Provided passage:
╔══

Sphere (1998)

reviewed by
Richard Scheib


SPHERE

USA. 1998. Director - Barry Levinson, Screenplay - Paul Attanasio & Stephen Hauser, Adaption - Kurt Wimmer, Based on the Novel by Michael Crichton, Producers - Crichton, Levinson & Andrew Wald, Photography - Adam Greenberg, Music - Elliot Goldenthal, Visual Effects - Cinesite (Supervisor - Carlos Aguello), Visual Effects Miniatures - Grant McCune Design (Supervisor - Grant McCune), End Sequence - Sony Pictures Imageworks (Supervisor - Walt Hyneman), Special Effects Supervisor - Ken Pepiot, Prosthetic/Animatronic Effects - Steve Johnson's XFX Inc (Supervisor - Sean Taylor), Production Design - Norman Reynolds. Production Company - Baltimore Pictures/Constant c Productions/Punch Productions. Dustin Hoffman (Dr Norman Goodman), Sharon Stone (Dr Beth Halperin), Samuel L. Jackson (Harry Adams), Peter Coyote (Barnes), Liev Schreiber (Dr Ted Fielding)

Plot: A team of scientists are brought to the middle of the Pacific where they are informed they have been selected as first contact specialists to investigate a crashed UFO that has been discovered on the ocean floor. Entering the craft they discover it is really a ship from Earth's future that has been thrown back in time through a black hole. At the heart of the ship is a mysterious sphere. After one of the team recklessly enters the sphere, they find themselves in contact with an alien entity and their habitat under attack by jellyfish and giant squids which appear to have been manifested from out of their worst fears.

╚══

Problems to solve:
1 - Can you transcribe the Sphere review from "Plot: A team" up to and including "their worst fears."?
2 - Can you format the lines of all the entries as a numbered list, omitting blank lines?
The entries are unrelated to the Sphere review.

Stored rows:
╔══

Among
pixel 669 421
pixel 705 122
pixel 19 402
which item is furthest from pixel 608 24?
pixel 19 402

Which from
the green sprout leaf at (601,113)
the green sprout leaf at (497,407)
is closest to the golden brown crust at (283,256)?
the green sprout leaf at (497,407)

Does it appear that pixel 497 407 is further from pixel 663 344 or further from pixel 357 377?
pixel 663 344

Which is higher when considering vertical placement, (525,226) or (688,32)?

╚══

Solutions by task:
1 -
Plot: A team of scientists are brought to the middle of the Pacific where they are informed they have been selected as first contact specialists to investigate a crashed UFO that has been discovered on the ocean floor. Entering the craft they discover it is really a ship from Earth's future that has been thrown back in time through a black hole. At the heart of the ship is a mysterious sphere. After one of the team recklessly enters the sphere, they find themselves in contact with an alien entity and their habitat under attack by jellyfish and giant squids which appear to have been manifested from out of their worst fears.

2 -
1. Among
2. pixel 669 421
3. pixel 705 122
4. pixel 19 402
5. which item is furthest from pixel 608 24?
6. pixel 19 402
7. Which from
8. the green sprout leaf at (601,113)
9. the green sprout leaf at (497,407)
10. is closest to the golden brown crust at (283,256)?
11. the green sprout leaf at (497,407)
12. Does it appear that pixel 497 407 is further from pixel 663 344 or further from pixel 357 377?
13. pixel 663 344
14. Which is higher when considering vertical placement, (525,226) or (688,32)?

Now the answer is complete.